── Study text ──
Previously OnView @ Central
James Hubbell: Architecture of Jubilation
March 9, 2024 - August 4, 2024
In southern California, between the influences of San Diego, Tijuana and the Pacific; among mountains, manzanita, boulders and oaks, lives a man who builds a world he wants to live in - where the aesthetic is a reflection of nature - and philosophy and art are a way of life. Artist James Hubbell has a 70-plus-year career as a contemporary master who expresses himself through nature-inspired art, architecture and functional objects and spaces. Using stone and glass, paint and pen, wood and steel, his works are natural and unconfined. His human and nature-centric design places art in walls, roofs, floors, and furnishings, not separate from, but as extensions of life. In Hubbell’s world, the everyday is elevated to art, and art is for every day.
Hubbell recognizes that it is our cities, buildings, structures - our treatment of our environment -that are perhaps our truest expressions of our views and values, our understanding of the ordering of the universe in which we live. Without great fanfare or financial reward, James Hubbell, the non-architect builder, personally led the design and construction of multiple architectural and fine art projects that accomplished meaningful social and educational transformation in Tijuana and San Diego.
Architectural designer, sculptor, painter, stained-glass artist, community activist - James Hubbell is one of San Diego’s most prolific artists. His Architecture of Jubilation - is an invitation for all of us to create the world we want to live in.
This exhibition was made possible by a collaboration between the San Diego Public Library, the San Diego Commission for Arts & Culture, the Library Foundation SD and the Ilan-Lael Foundation. This Project is an official community initiative of the World Design Capital San Diego/ Tijuana 2024.
───
── Entries provided ──
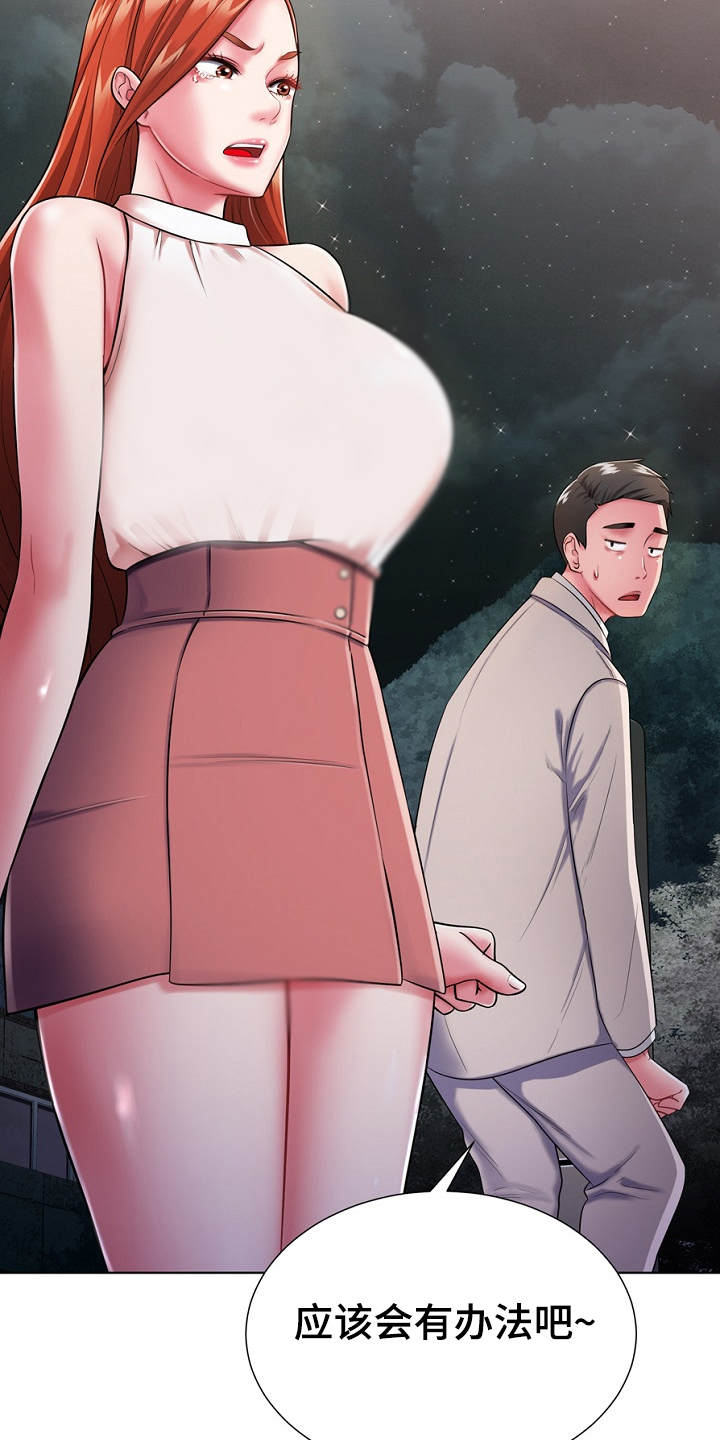 《邻里接触》第2章逃亡 第10页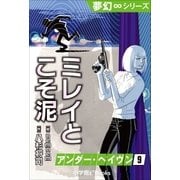 夢幻∞シリーズ アンダー・ヘイヴン9 ミレイとこそ泥（小学館） [電子書籍]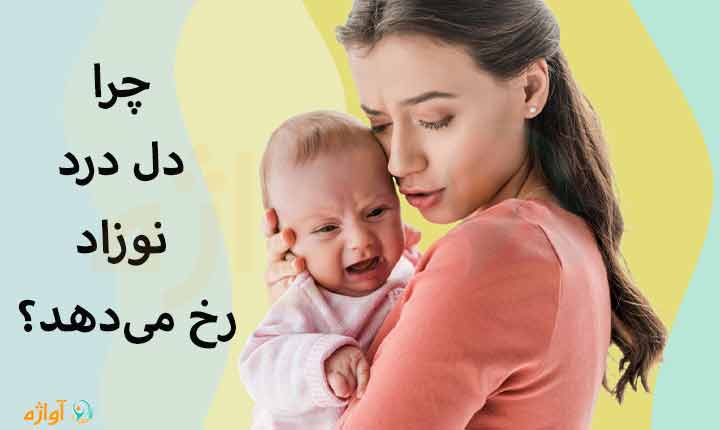 دل درد نوزاد چرا رخ می‌دهد؟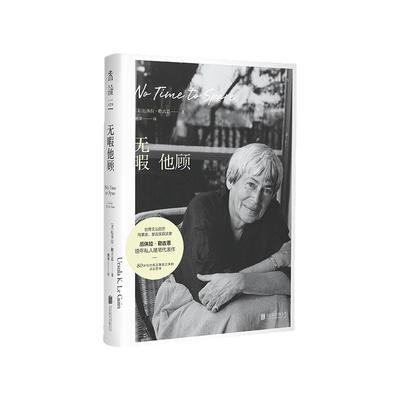 官方正版 无暇他顾  雨果奖、星云奖得主厄休拉·勒古恩晚年私人随笔代表作  80岁后对真正重要之事的深刻思考 未读出品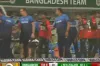 এইমাত্র শেষ হলো বাংলাদেশ ও নিউজিল্যান্ড টি-২০ ম্যাচ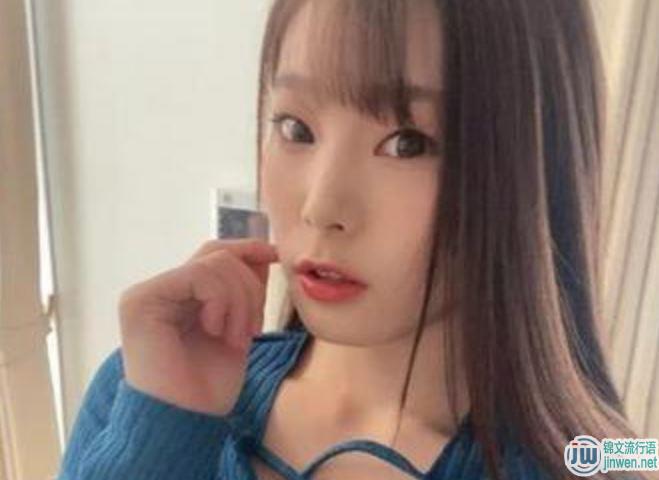 结城莉乃(结城りの)因为身体原因需要休息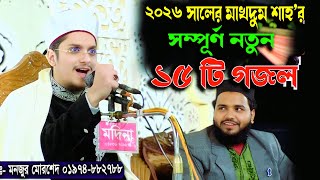 ২০২৬ সালের মাখদুম শাহ’র সম্পূর্ণ নতুন ১৫ টি গজল | শায়েখ সাইয়ে্যদ মাখদুম শাহ্ আল মাদানী | Music Plus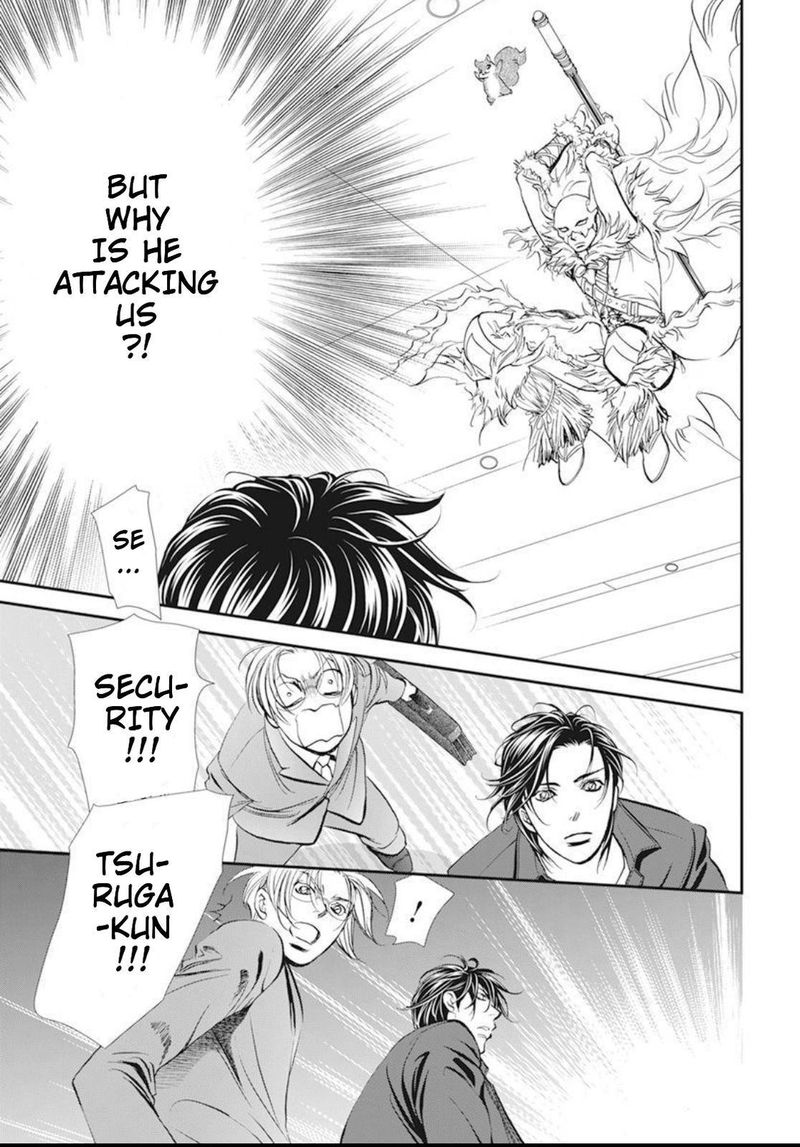 Skip Beat Chapter 293 Page 15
───
Brief 1. From the James Hubbell exhibition text, reproduce verbatim the part that opens with the words containing "Previously OnView @" and ends with "for every day.".
Brief 2. Name every organization that the James Hubbell exhibition text credits with the collaboration that made the exhibition possible.
Brief 3. Write what comes next in the James Hubbell exhibition text, picking up after its final sentence.

Output 1.
Previously OnView @ Central
James Hubbell: Architecture of Jubilation
March 9, 2024 - August 4, 2024
In southern California, between the influences of San Diego, Tijuana and the Pacific; among mountains, manzanita, boulders and oaks, lives a man who builds a world he wants to live in - where the aesthetic is a reflection of nature - and philosophy and art are a way of life. Artist James Hubbell has a 70-plus-year career as a contemporary master who expresses himself through nature-inspired art, architecture and functional objects and spaces. Using stone and glass, paint and pen, wood and steel, his works are natural and unconfined. His human and nature-centric design places art in walls, roofs, floors, and furnishings, not separate from, but as extensions of life. In Hubbell’s world, the everyday is elevated to art, and art is for every day.

Output 2.
San Diego Public Library
San Diego Commission for Arts & Culture
Library Foundation SD
Ilan-Lael Foundation

Output 3.
San Diego Art Prize
October 28, 2023 - January 14, 2024
The San Diego Art Prize is predicated on the idea that the visual arts are a necessary and rewarding ingredient of any world-class city, and was conceived to promote and encourage dialogue, reflection, and social interaction around San Diego’s artistic and cultural life. This annual award honors artistic expression with a cash prize, exhibition opportunities, and spotlights artists in the San Diego to Ensenada, Mexico region whose outstanding achievements in the field of visual arts merit recognition.
The San Diego Visual Arts Network is pleased to announce the four recipients of the 2023 San Diego Art Prize: Mely Barragán, Anya Gallaccio, Janelle Iglesias, and Joe Yorty. Recipients were nominated by 17 local arts professionals and selected by an esteemed panel of curators from respected institutions: Pedro Alonzo - Adjunct Curator, Dallas Contemporary, Dallas, Texas, Susanna Temkin - Curator at El Museo del Barrio, New York, New York, Kathryn Kraczon - Director of Exhibitions of the Brown Arts Institute (BAI) and Chief Curator of the David Winton Bell Gallery at Brown University, Providence Rhode Island.
Curated by Lara Bullock, Ph.D.
Humanity Showers | Traveling Exhibit at San Diego Public Libraries
2023 - 2025
An ongoing documentary photography project; Jordan Verdin's Dignity on the Streets & Humanity Showers project is a shining example of the intersections of community service and the visual arts.
Brought to various San Diego Public Library locations, Humanity Showers offers the public a collection of over 300 oral histories and portraiture of individuals experiencing homelessness throughout San Diego County.
Behind the Scenes
Waiting rooms act as physical objects of containment, an agent of transition, a boundary, or a threshold. Often these liminal spaces invite introspections into our mental, emotional, and physical worlds. What does it mean to care for something? Someone? Ourselves? Expressions of care—or the lack thereof—shape the world in which we live, a world that is often fraught with competing tensions and complexities.
Waiting Room seeks to unpack matters of illness, suffering, and healing. Explored through a range of artistic interpretations and processes including metalwork, fiber art, ceramics, glass and woodworking, the works on view investigate how we express emotional resilience. How we bring our whole selves into the consulting room. Articulated through contemporary craft, the conversation advances the important role of art in communicating our inner states. When something is internal and then externalized into a form, it frees us and allows both our physical and intangible selves to ponder, act, and address. It facilitates deep engagement with sensitive subjects and provides stimulus to influence understanding, liberation, and relief.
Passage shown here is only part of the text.